Enfin une nouvelle série sur Batman ! Il s’agit (aux États-Unis) de l’éternelle Detective Comics, qui entame un nouveau cycle, un run écrit par Tom Taylor (qu’on ne présente plus ? Si ? Injustice, Nightwing Rebirth, Dark Knights of Steel, DCEASED…). Que valent ces fantômes de Gotham ? Critique d’un renouveau tant attendu.

[Résumé de l’éditeur]
Il y a de cela des années, les meurtres de Thomas et Martha Wayne ont marqué durablement la ville de Gotham, et bouleversé à jamais le destin de leur fils, Bruce. Mais un mystère demeure autour de cette nuit à Crime Alley et de l’origine tragique du Chevalier Noir, et ce mystère s’apprête aujourd’hui à être révélé.

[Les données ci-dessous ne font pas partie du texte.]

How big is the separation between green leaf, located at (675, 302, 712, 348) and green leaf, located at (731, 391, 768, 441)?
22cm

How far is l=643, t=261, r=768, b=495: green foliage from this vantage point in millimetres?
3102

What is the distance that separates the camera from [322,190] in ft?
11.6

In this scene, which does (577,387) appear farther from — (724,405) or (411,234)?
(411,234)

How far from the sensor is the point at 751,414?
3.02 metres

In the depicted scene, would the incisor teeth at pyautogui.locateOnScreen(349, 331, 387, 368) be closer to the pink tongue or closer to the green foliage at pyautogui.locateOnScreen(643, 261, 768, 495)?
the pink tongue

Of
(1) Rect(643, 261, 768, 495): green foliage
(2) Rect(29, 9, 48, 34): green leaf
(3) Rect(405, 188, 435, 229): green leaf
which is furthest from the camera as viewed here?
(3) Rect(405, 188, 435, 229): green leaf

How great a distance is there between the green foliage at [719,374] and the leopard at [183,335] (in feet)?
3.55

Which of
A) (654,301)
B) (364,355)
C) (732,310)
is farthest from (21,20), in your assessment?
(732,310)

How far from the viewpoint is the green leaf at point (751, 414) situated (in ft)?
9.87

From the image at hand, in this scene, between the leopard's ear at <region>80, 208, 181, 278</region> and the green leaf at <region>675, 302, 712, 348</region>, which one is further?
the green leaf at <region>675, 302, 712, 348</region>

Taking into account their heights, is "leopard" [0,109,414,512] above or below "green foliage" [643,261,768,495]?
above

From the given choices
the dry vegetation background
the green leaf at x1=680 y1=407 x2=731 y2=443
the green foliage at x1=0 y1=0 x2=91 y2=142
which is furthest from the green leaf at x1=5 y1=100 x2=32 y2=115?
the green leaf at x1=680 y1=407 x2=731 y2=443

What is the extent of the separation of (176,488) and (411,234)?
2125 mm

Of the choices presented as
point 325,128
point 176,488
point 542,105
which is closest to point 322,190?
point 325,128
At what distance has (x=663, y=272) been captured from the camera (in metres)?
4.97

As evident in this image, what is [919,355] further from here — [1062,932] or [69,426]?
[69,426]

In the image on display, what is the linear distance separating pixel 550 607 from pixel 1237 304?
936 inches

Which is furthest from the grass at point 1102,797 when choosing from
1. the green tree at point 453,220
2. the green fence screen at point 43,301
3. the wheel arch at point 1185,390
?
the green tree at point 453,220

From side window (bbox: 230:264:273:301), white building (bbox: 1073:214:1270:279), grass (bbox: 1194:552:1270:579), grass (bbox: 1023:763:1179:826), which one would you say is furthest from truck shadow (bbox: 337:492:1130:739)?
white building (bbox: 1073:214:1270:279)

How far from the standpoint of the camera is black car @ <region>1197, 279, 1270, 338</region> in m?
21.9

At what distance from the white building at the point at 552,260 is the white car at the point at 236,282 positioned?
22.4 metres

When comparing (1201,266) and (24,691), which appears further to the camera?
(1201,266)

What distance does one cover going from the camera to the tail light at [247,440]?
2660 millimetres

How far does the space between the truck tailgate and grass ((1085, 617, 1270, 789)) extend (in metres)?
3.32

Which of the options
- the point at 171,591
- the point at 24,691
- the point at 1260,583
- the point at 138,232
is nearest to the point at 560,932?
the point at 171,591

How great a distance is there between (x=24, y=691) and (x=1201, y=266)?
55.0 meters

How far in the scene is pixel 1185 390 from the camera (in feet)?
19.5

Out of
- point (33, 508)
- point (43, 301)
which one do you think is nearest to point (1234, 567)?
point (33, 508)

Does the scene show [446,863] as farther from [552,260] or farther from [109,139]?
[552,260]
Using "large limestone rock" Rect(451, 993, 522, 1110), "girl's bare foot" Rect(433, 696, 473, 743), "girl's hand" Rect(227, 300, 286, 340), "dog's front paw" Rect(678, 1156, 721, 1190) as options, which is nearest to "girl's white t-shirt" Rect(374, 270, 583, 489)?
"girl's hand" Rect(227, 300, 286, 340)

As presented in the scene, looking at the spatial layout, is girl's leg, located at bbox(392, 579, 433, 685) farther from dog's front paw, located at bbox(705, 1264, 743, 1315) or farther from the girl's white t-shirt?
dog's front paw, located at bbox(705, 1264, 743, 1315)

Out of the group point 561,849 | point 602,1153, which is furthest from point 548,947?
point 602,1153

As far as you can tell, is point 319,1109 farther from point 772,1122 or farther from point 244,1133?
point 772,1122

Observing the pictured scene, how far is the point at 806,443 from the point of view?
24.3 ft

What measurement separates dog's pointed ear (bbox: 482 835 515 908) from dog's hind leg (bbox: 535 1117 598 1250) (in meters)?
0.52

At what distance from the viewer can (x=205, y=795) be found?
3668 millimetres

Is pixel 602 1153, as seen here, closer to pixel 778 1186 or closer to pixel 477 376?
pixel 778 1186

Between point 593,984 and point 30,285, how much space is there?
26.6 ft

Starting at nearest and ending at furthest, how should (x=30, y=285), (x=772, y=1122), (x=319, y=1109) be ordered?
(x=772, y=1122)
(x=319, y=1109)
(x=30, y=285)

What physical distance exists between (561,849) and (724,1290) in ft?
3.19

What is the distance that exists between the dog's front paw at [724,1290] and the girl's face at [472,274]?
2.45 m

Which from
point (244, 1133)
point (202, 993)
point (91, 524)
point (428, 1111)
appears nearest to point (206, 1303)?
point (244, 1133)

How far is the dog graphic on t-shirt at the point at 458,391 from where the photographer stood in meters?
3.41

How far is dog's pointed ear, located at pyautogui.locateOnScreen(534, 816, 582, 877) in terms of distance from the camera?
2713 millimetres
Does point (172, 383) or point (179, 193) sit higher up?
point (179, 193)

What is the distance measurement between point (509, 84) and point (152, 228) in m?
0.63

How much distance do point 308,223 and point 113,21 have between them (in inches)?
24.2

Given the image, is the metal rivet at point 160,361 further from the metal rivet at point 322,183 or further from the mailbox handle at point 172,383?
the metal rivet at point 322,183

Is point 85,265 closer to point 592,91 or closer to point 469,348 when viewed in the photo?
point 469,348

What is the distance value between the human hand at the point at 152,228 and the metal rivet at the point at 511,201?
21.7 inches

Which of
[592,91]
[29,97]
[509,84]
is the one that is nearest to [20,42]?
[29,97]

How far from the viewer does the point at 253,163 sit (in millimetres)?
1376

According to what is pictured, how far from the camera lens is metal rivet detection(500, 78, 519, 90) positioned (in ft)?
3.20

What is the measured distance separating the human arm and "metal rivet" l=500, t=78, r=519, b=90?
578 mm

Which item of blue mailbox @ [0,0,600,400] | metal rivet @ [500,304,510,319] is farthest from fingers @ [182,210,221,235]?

Alors que Batman n’a d’autres choix que de contempler sa propre mortalité après une longue carrière à combattre le crime, et que les cadavres s’empilent suite à l’apparition d’un nouveau psychopathe en ville, les fantômes de Gotham pourraient bien finir par le rattraper.

Pas besoin de détailler davantage le début de l’histoire, le résumé de l’éditeur suffit amplement.

[Critique]
Et si Batman était un piètre détective ? C’est un peu ce que l’on se demande en lisant Ghosts of Gotham – qui ne manque pas de qualités pour autant, on y reviendra. Tom Taylor tisse son récit sur trois angles qui convergent vers une sorte de conclusion où, forcément, ces axes se rassemblent et ses connectent, plus ou moins à la grande surprise du justicier. Mais pas du lecteur ! Aucune révélation majeure dans les propos qui vont suivre, ils sont montrés très tôt dans la bande dessinée.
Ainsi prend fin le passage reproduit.